Saved entries:
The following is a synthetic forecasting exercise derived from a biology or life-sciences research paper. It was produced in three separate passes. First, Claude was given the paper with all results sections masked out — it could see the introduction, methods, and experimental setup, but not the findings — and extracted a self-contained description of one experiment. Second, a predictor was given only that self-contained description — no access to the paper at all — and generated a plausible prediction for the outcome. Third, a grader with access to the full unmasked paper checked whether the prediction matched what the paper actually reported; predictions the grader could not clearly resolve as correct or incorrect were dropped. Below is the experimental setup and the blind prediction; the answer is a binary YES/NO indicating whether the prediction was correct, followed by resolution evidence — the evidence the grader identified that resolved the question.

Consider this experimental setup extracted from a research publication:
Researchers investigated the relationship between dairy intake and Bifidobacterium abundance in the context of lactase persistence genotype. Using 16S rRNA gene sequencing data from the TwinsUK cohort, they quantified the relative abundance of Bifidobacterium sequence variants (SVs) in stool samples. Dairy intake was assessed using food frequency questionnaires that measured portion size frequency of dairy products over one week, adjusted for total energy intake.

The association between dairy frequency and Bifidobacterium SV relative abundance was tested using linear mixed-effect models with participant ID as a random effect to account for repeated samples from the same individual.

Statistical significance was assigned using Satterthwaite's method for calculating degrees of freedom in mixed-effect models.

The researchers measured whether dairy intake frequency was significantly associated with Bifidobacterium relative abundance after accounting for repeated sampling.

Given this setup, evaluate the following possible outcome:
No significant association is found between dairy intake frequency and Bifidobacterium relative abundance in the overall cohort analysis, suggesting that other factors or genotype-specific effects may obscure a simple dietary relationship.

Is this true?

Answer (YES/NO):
...
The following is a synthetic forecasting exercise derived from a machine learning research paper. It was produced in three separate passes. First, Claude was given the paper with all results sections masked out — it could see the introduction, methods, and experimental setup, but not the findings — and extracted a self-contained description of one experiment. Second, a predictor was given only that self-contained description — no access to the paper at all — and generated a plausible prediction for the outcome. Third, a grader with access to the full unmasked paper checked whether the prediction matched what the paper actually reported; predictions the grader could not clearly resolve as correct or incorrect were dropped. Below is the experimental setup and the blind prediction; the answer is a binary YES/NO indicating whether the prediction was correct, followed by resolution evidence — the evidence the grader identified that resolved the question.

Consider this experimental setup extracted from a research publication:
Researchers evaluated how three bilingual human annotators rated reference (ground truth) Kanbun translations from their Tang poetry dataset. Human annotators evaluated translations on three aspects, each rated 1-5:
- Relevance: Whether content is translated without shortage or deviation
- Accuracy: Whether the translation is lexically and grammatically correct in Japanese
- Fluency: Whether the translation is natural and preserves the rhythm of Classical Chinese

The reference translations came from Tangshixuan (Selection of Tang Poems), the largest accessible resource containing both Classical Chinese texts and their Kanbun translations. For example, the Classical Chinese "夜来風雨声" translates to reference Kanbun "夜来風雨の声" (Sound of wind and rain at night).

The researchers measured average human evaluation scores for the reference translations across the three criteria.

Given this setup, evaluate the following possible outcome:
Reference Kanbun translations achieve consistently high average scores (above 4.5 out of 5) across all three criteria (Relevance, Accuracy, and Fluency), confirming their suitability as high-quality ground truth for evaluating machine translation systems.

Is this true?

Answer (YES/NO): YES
---
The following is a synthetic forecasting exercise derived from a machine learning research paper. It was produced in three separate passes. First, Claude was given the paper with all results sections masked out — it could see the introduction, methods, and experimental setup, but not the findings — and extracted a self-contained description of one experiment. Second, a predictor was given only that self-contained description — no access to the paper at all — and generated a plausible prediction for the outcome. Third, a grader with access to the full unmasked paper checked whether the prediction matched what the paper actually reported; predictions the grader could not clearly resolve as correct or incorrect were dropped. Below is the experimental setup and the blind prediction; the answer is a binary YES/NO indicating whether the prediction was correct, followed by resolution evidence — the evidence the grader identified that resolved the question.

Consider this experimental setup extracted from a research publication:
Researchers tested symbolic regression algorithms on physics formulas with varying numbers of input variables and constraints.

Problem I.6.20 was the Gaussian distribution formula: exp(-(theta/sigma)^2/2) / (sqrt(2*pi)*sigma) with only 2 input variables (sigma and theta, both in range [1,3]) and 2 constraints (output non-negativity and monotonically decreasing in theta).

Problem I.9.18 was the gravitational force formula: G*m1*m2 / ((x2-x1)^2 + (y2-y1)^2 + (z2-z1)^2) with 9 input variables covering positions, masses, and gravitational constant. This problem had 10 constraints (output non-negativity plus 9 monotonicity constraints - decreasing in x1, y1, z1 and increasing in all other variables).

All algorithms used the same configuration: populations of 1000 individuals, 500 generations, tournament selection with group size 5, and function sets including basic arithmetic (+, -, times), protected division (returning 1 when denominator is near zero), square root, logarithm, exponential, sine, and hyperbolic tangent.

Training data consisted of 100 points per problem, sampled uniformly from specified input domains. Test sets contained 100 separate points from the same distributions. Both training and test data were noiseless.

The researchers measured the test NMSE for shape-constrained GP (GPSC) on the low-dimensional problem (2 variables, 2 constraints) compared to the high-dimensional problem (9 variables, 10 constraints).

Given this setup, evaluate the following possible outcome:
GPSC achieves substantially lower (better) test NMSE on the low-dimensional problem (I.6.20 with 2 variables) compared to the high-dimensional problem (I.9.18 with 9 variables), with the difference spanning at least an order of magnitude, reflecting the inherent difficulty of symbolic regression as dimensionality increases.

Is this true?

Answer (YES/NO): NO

YOUR ASSIGNMENT.
Look for the word "other" in the data, then return every line that contains it.

EXERCISE RESULT.
No significant association is found between dairy intake frequency and Bifidobacterium relative abundance in the overall cohort analysis, suggesting that other factors or genotype-specific effects may obscure a simple dietary relationship.
Problem I.9.18 was the gravitational force formula: G*m1*m2 / ((x2-x1)^2 + (y2-y1)^2 + (z2-z1)^2) with 9 input variables covering positions, masses, and gravitational constant. This problem had 10 constraints (output non-negativity plus 9 monotonicity constraints - decreasing in x1, y1, z1 and increasing in all other variables).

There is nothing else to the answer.